Even the American Cancer Society agrees that hormone therapy might not be a good thing. According to them: 
"Whether hormone therapy prolongs the survival of men who have been newly diagnosed with advanced disease but do not yet have symptoms is not clear."
And an ACS spokesman says, "There's a good proportion of men today that are taking this drug that should not be." Even without the risk of Alzheimer's the list of side effects is impressive. They include: 
  •   Impotence
  •   No interest in sex
  •   Hot flashes
  •   Osteoporosis
  •   Loss of muscle
  •   High cholesterol
  •   Insulin resistance
  •   Mood swings
  •   Weight gain
  •   Develop breasts tissue
And that's only a partial list. It can also cause nausea and diarrhea, liver damage, and more. So why is this treatment so often used on men who don't have "advanced disease"? 
If this treatment was limited to the most aggressive cancers, it might be valid. But far too often it's the first line of treatment — even though there's no evidence that it extends men's lives. And again all too often it's used in cases where the best option would be to do nothing — to wait and see if the cancer progressed. 
Of course, watching and waiting doesn't make any money. 

Protect yourself from unnecessary treatment and protect your brain from Alzheimer's

The U.S. Preventive Services Task Force now actively discourages routine PSA screening for any men. However, if you are diagnosed with prostate cancer, there are some things you can do to protect yourself from overtreatment — including hormone therapy.
  • Don't panic when you hear the word "cancer." Many prostate cancers are extremely slow-developing, to the point where you're more likely to die of old age than the cancer itself.
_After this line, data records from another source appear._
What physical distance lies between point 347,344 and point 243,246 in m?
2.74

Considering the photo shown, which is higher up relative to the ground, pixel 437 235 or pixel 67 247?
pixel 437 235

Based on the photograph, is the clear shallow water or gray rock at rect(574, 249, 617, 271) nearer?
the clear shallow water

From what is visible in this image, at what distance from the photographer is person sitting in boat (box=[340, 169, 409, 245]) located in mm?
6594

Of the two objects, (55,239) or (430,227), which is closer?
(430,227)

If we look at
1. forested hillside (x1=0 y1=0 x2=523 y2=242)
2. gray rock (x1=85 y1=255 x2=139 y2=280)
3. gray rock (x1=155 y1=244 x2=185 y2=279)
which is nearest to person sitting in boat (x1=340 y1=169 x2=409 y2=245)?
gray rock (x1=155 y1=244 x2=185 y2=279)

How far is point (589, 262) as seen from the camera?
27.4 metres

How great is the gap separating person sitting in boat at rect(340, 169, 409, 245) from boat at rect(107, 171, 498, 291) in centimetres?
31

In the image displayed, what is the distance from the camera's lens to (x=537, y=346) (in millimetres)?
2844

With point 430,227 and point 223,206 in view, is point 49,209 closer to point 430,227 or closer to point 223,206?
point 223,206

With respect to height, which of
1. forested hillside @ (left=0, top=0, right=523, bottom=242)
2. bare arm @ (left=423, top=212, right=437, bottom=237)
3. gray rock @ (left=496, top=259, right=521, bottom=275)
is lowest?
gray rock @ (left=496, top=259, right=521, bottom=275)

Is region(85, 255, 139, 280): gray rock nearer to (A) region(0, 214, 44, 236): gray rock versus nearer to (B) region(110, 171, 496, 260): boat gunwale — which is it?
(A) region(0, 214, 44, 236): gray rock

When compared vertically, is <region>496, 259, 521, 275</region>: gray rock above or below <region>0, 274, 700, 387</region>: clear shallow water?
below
  • Do your homework. Prostate cancer is extremely common, and that means that there is a lot of information out there. Take time to really educate yourself so you can base your decisions on facts instead of fear.
  • Decide if you even want treatment. In many, if not most, cases watching and waiting is a better option. If you do choose treatment, then
  • Consider the side effects carefully. Ask your doctor hard questions about all your options. What are the possible side effects? How often do they happen?
  • And if you're offered hormone therapy, ask how much good it's really going to do. Even without the spectre of Alzheimer's, the side effects can be overwhelming.
It's estimated that some 5 million people have Alzheimer's. Avoiding overtreatment for prostate cancer is one more thing you can do to reduce your risk of joining them.